| Honest question: Do you think Generics will be an overall win for the Go language, or will they be overused / end up making code harder to read / harder reason about? I kind of hate looking at Go code containing generics. What previously was elegant and easy on the eyes is now annoying and muddled by the additional layer of abstraction. I'm saying this with sadness, as someone who fell in love with Go back in 2012 and still writes it at least weekly. Is it a better bet to move on and go full Rust, rather than bother with wherever the goggle golang train is headed? p.s. Even though code generation is [also] annoying and perhaps not ideal, I've rarely needed to use it and kind of liked that it was inconvenient - forcing me to think about problems differently. Certainly some problems will benefit from the addition of generics, but is it really enough to justify the added complexity? I wonder if this is a case of tragedy due to vocal minority. p.p.s. Generics in other languages like Java or Scala seem fine, as they are "kitchen sink"-style "all things to all people" languages. Such behemoths are nearly always clunkier and less easy to read than pre-generics Golang. |
Ecosystem aside, with Rust you'll get far better language design (generics fully integrated with everything (stdlib, consts, all libraries), sane error handling, sane dependency management, no "any" type, editions, and more. More complexity too though.
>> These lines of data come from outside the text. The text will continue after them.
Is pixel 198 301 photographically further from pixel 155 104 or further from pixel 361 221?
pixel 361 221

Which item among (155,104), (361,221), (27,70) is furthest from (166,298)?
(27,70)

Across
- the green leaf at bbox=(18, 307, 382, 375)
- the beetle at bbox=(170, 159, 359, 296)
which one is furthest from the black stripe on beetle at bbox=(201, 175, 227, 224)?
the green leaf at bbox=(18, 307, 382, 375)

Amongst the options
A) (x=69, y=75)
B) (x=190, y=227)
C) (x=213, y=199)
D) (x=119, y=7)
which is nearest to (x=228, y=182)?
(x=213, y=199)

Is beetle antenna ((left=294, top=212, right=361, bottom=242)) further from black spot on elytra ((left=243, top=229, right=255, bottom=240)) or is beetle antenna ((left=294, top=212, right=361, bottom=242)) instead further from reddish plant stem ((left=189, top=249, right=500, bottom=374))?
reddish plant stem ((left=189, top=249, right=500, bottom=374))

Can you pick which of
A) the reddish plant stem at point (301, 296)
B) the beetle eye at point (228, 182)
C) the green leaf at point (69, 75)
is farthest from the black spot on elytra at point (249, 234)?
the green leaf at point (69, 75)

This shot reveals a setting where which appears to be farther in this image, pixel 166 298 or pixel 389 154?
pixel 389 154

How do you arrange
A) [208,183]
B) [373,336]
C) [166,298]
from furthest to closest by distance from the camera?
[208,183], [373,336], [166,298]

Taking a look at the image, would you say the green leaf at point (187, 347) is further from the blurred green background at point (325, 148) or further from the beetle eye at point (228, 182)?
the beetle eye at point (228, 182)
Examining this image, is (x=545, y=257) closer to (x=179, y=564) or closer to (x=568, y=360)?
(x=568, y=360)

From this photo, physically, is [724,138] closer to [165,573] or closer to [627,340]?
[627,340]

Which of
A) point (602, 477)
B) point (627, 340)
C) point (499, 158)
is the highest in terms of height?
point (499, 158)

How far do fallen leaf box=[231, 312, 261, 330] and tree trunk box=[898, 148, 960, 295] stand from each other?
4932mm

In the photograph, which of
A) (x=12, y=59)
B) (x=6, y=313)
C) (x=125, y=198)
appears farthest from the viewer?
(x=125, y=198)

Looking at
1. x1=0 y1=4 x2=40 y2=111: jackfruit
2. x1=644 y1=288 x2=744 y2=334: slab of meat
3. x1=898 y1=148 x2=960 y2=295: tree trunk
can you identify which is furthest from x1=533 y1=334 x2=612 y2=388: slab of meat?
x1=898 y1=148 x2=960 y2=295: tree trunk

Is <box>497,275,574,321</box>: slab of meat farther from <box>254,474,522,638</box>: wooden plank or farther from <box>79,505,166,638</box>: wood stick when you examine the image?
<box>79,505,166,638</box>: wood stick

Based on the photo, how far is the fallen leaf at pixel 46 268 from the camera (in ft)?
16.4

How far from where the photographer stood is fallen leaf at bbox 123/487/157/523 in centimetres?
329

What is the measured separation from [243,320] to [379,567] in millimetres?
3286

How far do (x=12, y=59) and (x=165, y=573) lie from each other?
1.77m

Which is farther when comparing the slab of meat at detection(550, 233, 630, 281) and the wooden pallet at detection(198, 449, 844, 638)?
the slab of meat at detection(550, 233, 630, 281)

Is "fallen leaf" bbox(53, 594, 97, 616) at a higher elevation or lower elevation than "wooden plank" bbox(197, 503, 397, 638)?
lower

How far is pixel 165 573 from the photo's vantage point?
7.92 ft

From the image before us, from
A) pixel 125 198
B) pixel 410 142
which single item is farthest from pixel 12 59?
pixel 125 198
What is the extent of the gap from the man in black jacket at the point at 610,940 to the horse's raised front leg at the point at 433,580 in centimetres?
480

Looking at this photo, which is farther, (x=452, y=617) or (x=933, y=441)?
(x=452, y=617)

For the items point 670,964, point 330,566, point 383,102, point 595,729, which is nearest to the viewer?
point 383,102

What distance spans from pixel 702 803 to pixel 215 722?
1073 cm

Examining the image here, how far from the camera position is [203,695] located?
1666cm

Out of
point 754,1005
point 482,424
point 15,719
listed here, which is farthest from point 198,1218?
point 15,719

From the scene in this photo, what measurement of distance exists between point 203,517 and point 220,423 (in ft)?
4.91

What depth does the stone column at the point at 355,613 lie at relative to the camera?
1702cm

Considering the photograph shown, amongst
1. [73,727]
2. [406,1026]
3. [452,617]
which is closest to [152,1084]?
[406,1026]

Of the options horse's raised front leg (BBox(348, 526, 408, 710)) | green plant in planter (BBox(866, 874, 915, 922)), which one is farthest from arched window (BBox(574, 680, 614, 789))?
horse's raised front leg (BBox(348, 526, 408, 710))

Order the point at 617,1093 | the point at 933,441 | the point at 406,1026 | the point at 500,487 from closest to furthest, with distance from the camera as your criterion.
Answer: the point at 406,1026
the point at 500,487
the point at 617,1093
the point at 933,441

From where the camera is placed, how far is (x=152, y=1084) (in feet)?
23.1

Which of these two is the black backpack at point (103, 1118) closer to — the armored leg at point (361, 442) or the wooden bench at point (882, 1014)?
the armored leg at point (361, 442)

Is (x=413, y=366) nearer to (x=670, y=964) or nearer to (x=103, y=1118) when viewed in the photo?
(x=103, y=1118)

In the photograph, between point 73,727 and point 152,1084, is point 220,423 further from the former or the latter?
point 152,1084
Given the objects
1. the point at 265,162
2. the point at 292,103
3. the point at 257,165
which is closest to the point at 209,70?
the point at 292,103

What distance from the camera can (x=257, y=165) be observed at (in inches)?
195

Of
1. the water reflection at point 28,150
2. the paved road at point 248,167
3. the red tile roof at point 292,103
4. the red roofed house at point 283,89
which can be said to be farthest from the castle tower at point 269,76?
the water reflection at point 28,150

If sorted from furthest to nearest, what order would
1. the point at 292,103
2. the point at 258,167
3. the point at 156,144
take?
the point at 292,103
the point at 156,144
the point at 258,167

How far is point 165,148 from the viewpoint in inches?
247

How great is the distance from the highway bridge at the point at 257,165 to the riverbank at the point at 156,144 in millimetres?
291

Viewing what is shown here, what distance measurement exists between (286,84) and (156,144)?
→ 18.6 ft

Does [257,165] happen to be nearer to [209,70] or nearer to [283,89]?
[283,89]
> Certainly some problems will benefit from the addition of generics, but is it really enough to justify the added complexity?
Coming from languages that have them, it's just hard to take Golang seriously, where every library either ditches type safety (more runtime errors I wouldn't have with other language), or forces you to copy-paste code just because you need support for some new type (more boilerplate to maintain == more errors). Or reinvents generics with code generation and aboriginal characters.
Once you start using generics, they really aren't complex.